Almost everything a modern human uses in the developed world is a product of the science and technology that was first seeded in the ancient Mediterranean world. An important feature of modern science is the development of theories with impressive predictive power. We can predict weather, measure the spectrum of the stars and have theories for how the universe and solar system formed and how it operates at large and small scale.

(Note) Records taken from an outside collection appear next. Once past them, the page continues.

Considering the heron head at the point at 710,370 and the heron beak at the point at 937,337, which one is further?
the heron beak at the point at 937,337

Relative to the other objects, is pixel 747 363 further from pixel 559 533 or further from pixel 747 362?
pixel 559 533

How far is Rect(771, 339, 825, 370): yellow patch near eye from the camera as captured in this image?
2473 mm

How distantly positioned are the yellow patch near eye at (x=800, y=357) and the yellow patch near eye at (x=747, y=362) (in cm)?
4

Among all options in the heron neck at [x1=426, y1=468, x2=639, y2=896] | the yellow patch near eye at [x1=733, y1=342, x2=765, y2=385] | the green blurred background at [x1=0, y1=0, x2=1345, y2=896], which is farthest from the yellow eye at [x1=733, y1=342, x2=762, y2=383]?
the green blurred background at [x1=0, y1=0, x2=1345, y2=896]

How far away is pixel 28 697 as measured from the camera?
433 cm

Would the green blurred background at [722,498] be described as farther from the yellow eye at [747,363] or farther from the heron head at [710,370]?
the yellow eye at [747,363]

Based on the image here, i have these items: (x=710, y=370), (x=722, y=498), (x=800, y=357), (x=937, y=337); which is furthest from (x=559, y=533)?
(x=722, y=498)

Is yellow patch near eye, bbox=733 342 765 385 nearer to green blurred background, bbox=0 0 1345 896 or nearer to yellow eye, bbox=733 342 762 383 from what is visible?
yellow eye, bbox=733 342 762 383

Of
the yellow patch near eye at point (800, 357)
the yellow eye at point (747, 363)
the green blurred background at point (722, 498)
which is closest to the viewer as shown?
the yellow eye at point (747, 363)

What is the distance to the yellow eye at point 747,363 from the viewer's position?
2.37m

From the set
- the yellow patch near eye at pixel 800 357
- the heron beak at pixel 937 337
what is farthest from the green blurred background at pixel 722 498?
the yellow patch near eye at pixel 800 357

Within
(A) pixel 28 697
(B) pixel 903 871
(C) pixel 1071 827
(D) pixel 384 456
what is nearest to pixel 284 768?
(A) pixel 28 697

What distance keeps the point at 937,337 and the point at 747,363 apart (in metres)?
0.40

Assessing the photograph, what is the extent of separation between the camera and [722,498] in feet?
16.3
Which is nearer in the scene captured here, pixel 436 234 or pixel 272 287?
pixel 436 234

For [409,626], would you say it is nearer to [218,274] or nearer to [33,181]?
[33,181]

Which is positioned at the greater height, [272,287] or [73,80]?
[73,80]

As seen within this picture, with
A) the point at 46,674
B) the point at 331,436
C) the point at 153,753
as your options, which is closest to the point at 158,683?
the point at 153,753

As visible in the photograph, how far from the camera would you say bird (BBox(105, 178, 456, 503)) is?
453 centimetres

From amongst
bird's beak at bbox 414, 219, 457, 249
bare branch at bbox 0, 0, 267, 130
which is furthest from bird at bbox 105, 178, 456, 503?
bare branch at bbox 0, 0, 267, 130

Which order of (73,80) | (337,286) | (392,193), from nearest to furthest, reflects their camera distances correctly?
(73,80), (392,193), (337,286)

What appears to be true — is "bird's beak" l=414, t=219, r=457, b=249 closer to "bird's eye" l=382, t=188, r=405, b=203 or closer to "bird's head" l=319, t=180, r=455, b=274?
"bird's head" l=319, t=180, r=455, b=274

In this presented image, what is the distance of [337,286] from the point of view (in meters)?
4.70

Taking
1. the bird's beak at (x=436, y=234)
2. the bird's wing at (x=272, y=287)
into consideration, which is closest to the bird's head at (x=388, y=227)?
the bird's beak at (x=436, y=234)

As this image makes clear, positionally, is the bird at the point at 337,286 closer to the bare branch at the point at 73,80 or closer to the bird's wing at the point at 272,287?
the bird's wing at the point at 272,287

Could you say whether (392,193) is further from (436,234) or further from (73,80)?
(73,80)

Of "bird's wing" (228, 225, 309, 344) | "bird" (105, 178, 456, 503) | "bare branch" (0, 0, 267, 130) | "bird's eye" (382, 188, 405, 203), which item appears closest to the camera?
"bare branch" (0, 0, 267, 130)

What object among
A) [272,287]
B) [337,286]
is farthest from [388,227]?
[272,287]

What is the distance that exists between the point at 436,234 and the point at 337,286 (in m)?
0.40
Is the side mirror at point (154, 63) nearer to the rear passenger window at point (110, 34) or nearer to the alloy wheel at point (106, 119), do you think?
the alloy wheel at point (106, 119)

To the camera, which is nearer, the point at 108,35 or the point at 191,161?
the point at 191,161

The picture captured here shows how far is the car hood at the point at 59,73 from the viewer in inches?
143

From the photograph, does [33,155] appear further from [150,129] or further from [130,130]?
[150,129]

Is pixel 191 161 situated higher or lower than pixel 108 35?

While science has given so much to the developed world in terms comfort, freedom from mundane chores, prolonged life expectancy and so forth, it is, together with the force of capitalism, threatening to take us over the edge. Exponential development is threatening to irrevocably damage climate, the environment and ecosystems. We are living in the age of the anthropocene. In some ways science helped get us into hot water and it is only science that can help us get out of it.
Although the scientific spark that was lit almost 5000 years ago first in Mesopotamia and then Persia, Egypt, India, China and Central and South America was impressive, it is far removed from where we find ourselves today. However, it makes no sense at all to enter into comparisons between the science and technology of the modern age with these ancient knowledge systems or those of more modern indigenous peoples in other parts of the world.
As we journey perilously through the anthropocene we would do well to learn the lessons of ancient peoples the world over who were perhaps better in touch their surroundings than many of us more modern humans have become. Sophisticated ancient civilizations such as the Samarians with their impressive cities endured for millennia but they inexorably came to an end. Whilst we do not know exactly how they met their demise, environmental degradation, warfare and extended drought are among the possibilities.
Marcus Aurelius Antoninus (26-Apr-121 CE – 17-Mar-180 CE), stoic philosopher and Emperor of Rome, who likely died of the small pox pandemic that bears his name (the Antonin Plague), famously stated that, “He who lives in harmony with himself, lives in harmony with the universe” and “The universe is a single living being, possessed of a single substance and a single soul, and what is good and right in itself, is to live in harmony with nature”.
* The Oxford English Dictionary defines civilization as a “civilized condition or state; a developed or advanced state of human society.”